A NEURAL NETWORK APPROACH

D. MATEI*, B. DOICIN, D. L. CURSARU Petroleum-Gas University of Ploieşti, Romania

A Pd/SBA-15 catalyst with 1% Pd was prepared by impregnation method. The catalyst was characterized by X-ray diffraction, N2 adsorption-desorption, thermogravimetric analyses. For this study the artificial neural network was used to identify the optimum parameters in the case of Pd/SBA-15 catalyst for the production of hydrogen by catalytic reforming of ethanol. Specifically the neural network was used to determine the optimum conditions for obtaining maximum hydrogen production.

(Received March 2, 2016; Accepted April 25, 2016)

Keywords:SBA-15, Catalyst, Mesoporous, Neural network

1. Introduction

Alcohols, like ethanol and methanol are considered as potential carriers of hydrogen by different techniques for use in fuel cells application.

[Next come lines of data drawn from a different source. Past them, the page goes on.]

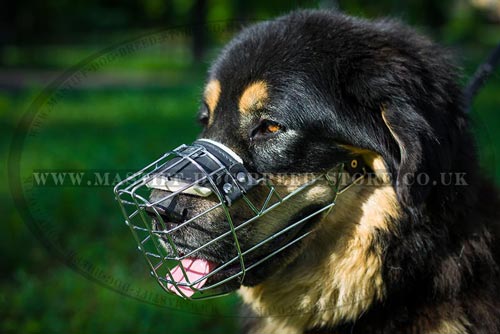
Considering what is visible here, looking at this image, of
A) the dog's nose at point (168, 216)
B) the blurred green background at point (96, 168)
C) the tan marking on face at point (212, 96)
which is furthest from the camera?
the blurred green background at point (96, 168)

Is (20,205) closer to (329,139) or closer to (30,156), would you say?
(30,156)

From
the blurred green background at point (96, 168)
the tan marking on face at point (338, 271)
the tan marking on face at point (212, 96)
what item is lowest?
the blurred green background at point (96, 168)

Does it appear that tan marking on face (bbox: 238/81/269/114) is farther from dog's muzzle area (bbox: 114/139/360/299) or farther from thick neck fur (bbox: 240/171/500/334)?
thick neck fur (bbox: 240/171/500/334)

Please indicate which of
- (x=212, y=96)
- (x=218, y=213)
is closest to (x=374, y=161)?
(x=218, y=213)

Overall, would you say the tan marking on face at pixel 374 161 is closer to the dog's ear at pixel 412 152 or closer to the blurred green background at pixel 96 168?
the dog's ear at pixel 412 152

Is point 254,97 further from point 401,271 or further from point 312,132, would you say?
point 401,271

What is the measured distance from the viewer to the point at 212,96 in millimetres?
3004

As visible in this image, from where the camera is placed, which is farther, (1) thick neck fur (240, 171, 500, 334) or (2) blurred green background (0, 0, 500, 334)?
(2) blurred green background (0, 0, 500, 334)

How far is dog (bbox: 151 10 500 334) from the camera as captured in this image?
2602 millimetres

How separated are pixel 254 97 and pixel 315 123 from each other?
0.30 m

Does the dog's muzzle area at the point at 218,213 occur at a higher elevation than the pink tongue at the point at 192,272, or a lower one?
higher

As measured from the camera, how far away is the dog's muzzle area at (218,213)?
2531 mm

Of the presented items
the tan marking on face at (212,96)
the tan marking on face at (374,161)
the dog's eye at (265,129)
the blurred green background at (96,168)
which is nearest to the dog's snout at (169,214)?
the dog's eye at (265,129)

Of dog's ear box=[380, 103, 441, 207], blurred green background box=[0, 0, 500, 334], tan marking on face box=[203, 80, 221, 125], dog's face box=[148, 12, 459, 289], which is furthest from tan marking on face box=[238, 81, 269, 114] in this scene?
blurred green background box=[0, 0, 500, 334]
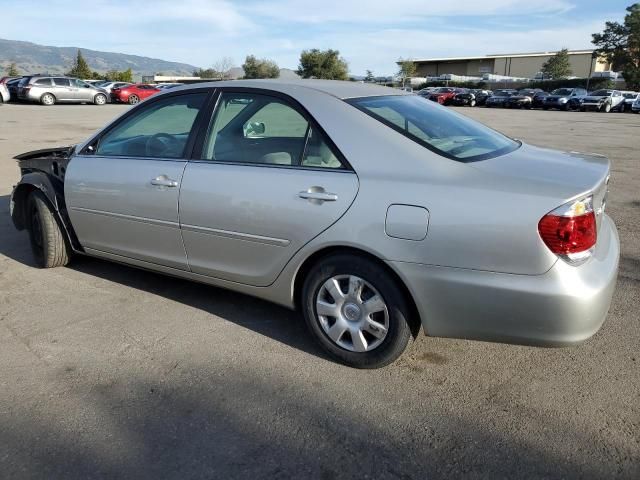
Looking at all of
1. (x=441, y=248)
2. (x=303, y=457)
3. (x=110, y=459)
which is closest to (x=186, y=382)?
(x=110, y=459)

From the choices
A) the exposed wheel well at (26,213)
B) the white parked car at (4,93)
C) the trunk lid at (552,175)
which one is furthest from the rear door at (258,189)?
the white parked car at (4,93)

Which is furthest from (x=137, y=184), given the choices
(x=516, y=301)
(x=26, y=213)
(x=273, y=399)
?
(x=516, y=301)

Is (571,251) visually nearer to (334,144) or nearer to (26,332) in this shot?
(334,144)

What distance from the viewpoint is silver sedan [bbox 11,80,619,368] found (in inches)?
103

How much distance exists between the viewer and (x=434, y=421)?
2707 millimetres

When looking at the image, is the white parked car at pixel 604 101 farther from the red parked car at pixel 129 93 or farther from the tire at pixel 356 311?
the tire at pixel 356 311

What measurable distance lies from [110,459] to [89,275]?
254 centimetres

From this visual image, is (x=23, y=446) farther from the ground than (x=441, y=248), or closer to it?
closer to it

Polymer electrolyte fuel cells are considered for applications as power supplies for vehicles and small generators, pointing same advantages as compact size, easy start-up and shut down and high power density [1]. From non-fossil feedstock, such as ethanol, methanol and so on, ethanol has several advantages as chemical H2 source for fuel cells thanks to its storage facilities, handling and transport safety [2] but on the other hand, vegetable oils have remarkable lubrication properties, high flash point, very high biodegradability and are renewable [3].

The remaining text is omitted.